Top of Text block

Surgical Treatment of Spinal Cord Injury


Figure 38.1. Plain radiograph showing cervical spine fracture and dislocation of C5-C6 with bilateral locking of facets.



Figure 38.2. Dynamic radiograph showing cervical spine in flexion with subluxation of C4-C5.



Figure 38.3. Axial tomography of the spinal column showing unilateral facet lock on the left.



Figure 38.4. Computed tomography sagittal reconstruction of a spinal column fracture with dislocation of C5-C6, canal stenosis and rupture of the posterior ligaments.



Figure 38.5. Computed tomography 3D reconstruction of the spinal column with a fracture and loss of articular segment L2-L4.


38.9 Surgical Treatment


The aim of surgical treatment of spine fractures is to decompress the spinal cord and protect it, restore stability, and promote neurological recovery. In many cases, however, stability can be achieved with the use of external orthoses (vests, halo traction, etc.).


Some types of fractures are inherently unstable and require surgery with internal fixation. In such circumstances, opinions differ about what should be done (anterior, posterior, type of instrumentation) and when it should be done (immediate surgery, early or late).


The only universally accepted indication for immediate surgery is progressive neurological deterioration in a patient with spinal canal stenosis due to bone fragments, disc, or hematoma, or an irreducible dislocation. Also, spinal cord compression in a patient with incomplete neurological injury is allowed in some centres as a criterion for immediate decompression.



Figure 38.6. MRI of the cervical spine (T2). Postoperative C5 corpectomy. Note the signal change in the vertebral bodies corresponding to the implant material (screws and plate) and the signal change in the spinal injury showing hemorrhagic contusion and perilesional edema.


There are several published studies showing increased morbidity and neurological deterioration after early surgery for traumatic SCI. In contrast, more recently, several authors recommended early surgical intervention, especially in the anterior cervical spine, to allow early mobilization of the patient and reduce complications. In fact, the SCI patient is susceptible to various systemic and neurological complications despite treatment, including pneumonia, decubitus ulcer, thrombophlebitis and pulmonary embolism. It seems obvious that keeping the patient immobilized in bed will not help to avoid this type of complication. Wilberger in 1991 showed a significant reduction (by half) of such complications with early surgery without increasing neurological morbidity. One can also argue that decompression of the spinal cord in the acute phase, by reducing the degree of ischemia, can reduce the effect of the secondary pathophysiological cascade that occurs after trauma. In a recent study, a reanalysis of NASCAR II, there was no statistically significant benefit from early or late surgery in relation to the degree of recovery. There was a trend toward better recovery in patients operated on in the first 25 hours or after 100 hours as compared to the intermediate surgery group.

Bottom of Text block
Top of Data excerpt

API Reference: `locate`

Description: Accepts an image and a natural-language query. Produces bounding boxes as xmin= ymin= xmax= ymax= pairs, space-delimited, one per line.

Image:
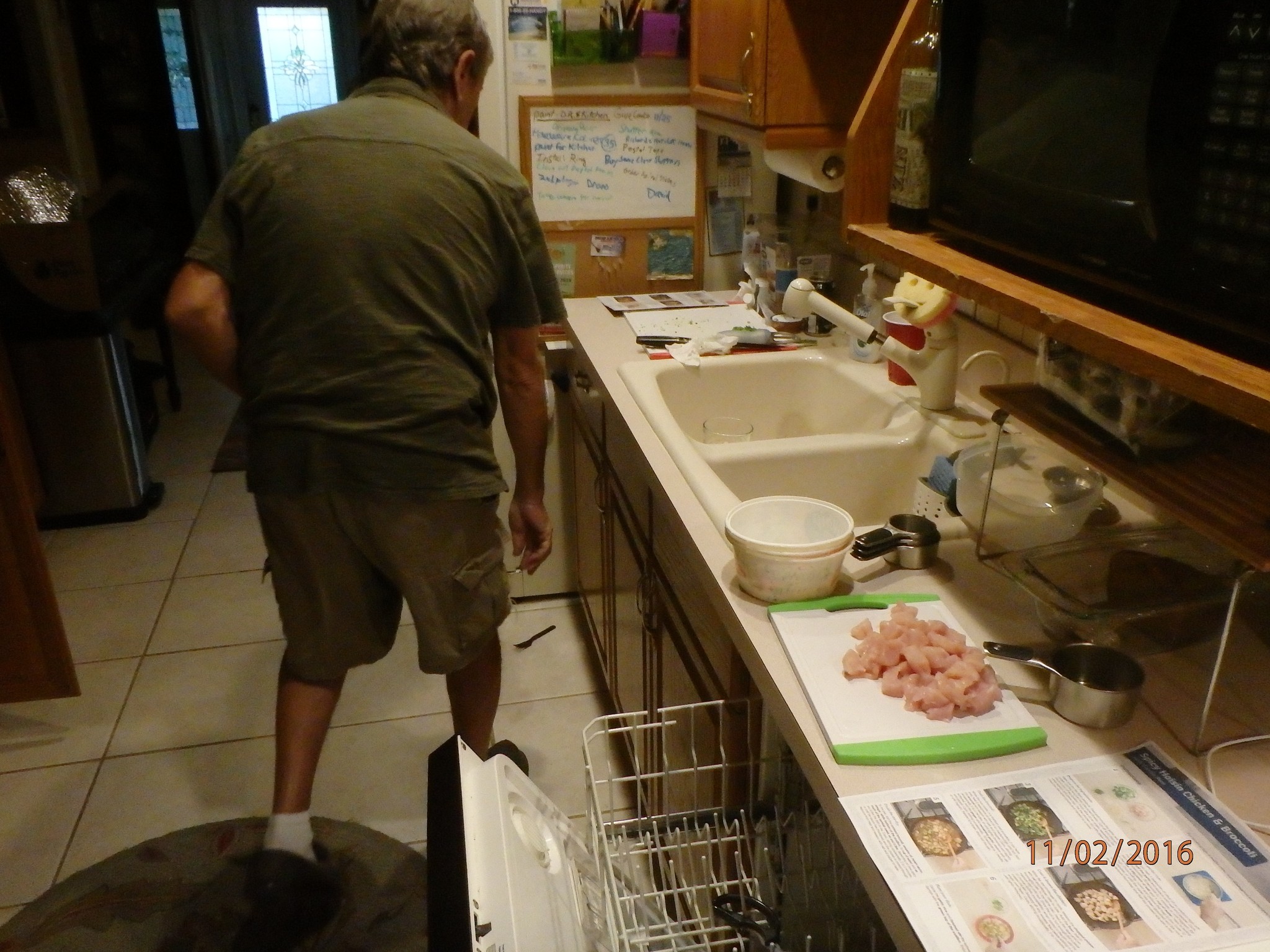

Bottom of Data excerpt

**Directions:**
1) Name each complication that the passage on surgical treatment of spinal cord injury says the patient is susceptible to despite treatment.
2) From the passage on surgical treatment of spinal cord injury, write out the text word for word, beginning at the words "Figure 38.4. Computed" and stopping after "articular segment L2-L4.".

**Responses per task:**
1)
- Pneumonia
- Decubitus ulcer
- Thrombophlebitis
- Pulmonary embolism

2)
Figure 38.4. Computed tomography sagittal reconstruction of a spinal column fracture with dislocation of C5-C6, canal stenosis and rupture of the posterior ligaments.



Figure 38.5. Computed tomography 3D reconstruction of the spinal column with a fracture and loss of articular segment L2-L4.